En ce qui concerne la forme, ce document témoigne de l’attachement de l’enseignement philosophique à la « leçon », on dirait aujourd’hui le cours magistral. La longueur du texte et la qualité de la rédaction laissent penser que le cours était sinon dicté, du moins dit suffisamment lentement pour que les élèves puissent faire beaucoup plus que prendre des notes à la volée. Par ailleurs cette « leçon » est aussi caractéristique de ce que les programmes depuis 1880 appellent « la liberté du professeur » qui n’est pas un simple répétiteur, mais compose son cours et en est le véritable auteur. Sur ces deux points les choses n’ont pas fondamentalement changé aujourd’hui : dans sa grande majorité le corps des professeurs de philosophie reste réfractaire à ce qu’ils considèrent comme des gesticulations pédagogiques. Le cours de philosophie reste pour l’essentiel un cours écrit que certains collègues rédigent in extenso. Le fait de faire rédiger le cours alternativement par tous les élèves de la classe s’est sans doute perdu aujourd’hui, (je l’ai pour ma part connu en 1963 quand j’étais stagiaire). Outre l’aspect pratique d’avoir une trace écrite du cours qui pouvait servir par exemple aux élèves absents (ou à l’inspecteur général !), cette pratique avait une fonction pédagogique. Il s’agit d’un exercice de rédaction et d’appropriation du cours. D’où le fait qu’il est corrigé par le maître et fait l’objet d’une appréciation.

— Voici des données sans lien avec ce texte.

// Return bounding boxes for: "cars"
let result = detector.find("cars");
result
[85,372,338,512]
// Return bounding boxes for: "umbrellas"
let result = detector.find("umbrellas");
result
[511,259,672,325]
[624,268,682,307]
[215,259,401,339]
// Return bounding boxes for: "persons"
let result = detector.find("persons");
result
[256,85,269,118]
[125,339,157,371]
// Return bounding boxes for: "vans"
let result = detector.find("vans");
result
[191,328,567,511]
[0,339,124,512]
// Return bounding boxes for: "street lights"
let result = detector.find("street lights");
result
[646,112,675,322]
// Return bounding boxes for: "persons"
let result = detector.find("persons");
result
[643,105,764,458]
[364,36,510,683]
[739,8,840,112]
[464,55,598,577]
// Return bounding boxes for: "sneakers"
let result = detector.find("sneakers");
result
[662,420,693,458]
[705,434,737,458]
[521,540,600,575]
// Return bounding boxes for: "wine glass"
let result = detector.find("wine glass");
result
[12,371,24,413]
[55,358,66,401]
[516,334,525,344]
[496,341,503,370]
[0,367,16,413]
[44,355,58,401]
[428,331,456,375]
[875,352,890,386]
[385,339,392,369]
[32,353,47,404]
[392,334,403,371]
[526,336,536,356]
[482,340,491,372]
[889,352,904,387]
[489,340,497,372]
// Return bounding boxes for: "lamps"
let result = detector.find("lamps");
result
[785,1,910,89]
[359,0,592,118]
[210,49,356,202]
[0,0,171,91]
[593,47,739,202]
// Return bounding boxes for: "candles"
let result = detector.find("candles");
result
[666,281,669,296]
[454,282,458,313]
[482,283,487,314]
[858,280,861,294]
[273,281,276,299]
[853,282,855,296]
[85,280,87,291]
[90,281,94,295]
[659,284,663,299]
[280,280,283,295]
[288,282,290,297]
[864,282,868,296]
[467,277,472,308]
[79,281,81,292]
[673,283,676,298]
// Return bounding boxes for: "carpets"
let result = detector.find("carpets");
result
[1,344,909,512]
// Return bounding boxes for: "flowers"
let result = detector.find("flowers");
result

L’exercice majeur en philosophie, au milieu du XIXe, a d’abord été celui de la rédaction par lequel l’élève reproduit le cours du professeur. La dissertation au baccalauréat, apparue en 1866, s’apparentait plus à la récitation d’une question de cours qu’à la réflexion originale qu’on exige aujourd’hui des élèves. En fin de compte ce document n’est pas une simple curiosité d’archives, il interroge l’enseignant de philosophie sur l’épineux problème des rapports science/philosophie, et l’invite à réfléchir sur ce que peuvent être aujourd’hui les contenus d’un enseignement désormais essentiellement défini par sa fonction critique.